You are viewing a plain text version of this content. The canonical link for it is here.

Posted to user@nutch.apache.org by Nayanish Hinge <na...@gmail.com> on 2010/09/02 07:38:11 UTC

Why do nutch has Content Parsing in two places

Hi,
I was wondering, why nutch has an option of parsing
1. right within the fetcher and
2. also as a separate map-reduce job

In Crawl.java, There is a separate step for crawling. But also based on
"fetcher.parse" property in nutch-default.xml, Fetcher will also parse the
content.

Thanks
-- 
Nayanish
Hyderabad

RE: Why do nutch has Content Parsing in two places

Posted by Markus Jelsma <ma...@buyways.nl>.

In small crawls, you could parse the documentright away. For large crawls, however, there may not be enough resources to fetch and parse at the same time.

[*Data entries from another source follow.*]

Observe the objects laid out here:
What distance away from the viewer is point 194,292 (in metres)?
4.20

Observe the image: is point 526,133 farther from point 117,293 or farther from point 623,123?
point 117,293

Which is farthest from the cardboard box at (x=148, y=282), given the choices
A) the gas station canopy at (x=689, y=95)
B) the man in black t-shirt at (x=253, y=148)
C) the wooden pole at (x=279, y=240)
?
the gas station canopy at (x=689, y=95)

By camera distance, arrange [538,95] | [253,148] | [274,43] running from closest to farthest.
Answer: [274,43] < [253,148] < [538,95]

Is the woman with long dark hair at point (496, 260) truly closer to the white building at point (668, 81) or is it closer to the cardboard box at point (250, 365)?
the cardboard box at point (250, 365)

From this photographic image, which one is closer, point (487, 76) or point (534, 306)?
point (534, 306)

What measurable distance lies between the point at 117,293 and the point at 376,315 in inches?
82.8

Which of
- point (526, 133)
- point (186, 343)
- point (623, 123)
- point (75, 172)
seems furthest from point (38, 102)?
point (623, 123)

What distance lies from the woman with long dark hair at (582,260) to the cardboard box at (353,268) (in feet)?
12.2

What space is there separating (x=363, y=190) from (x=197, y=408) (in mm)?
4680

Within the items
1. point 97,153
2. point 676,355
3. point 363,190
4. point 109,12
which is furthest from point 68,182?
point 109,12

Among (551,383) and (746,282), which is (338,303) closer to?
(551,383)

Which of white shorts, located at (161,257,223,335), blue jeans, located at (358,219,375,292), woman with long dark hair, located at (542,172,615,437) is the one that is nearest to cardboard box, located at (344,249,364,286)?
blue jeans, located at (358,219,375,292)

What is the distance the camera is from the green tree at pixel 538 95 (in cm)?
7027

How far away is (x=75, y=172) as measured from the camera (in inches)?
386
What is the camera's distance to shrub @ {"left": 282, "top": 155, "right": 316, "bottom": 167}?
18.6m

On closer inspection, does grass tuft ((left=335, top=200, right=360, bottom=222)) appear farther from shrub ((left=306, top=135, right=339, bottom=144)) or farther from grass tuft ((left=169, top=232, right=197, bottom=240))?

-----Original message-----
From: Nayanish Hinge <na...@gmail.com>
Sent: Thu 02-09-2010 07:39
To: user@nutch.apache.org; 
Subject: Why do nutch has Content Parsing in two places

Hi,
I was wondering, why nutch has an option of parsing
1. right within the fetcher and
2. also as a separate map-reduce job

In Crawl.java, There is a separate step for crawling. But also based on
"fetcher.parse" property in nutch-default.xml, Fetcher will also parse the
content.

Thanks
-- 
Nayanish
Hyderabad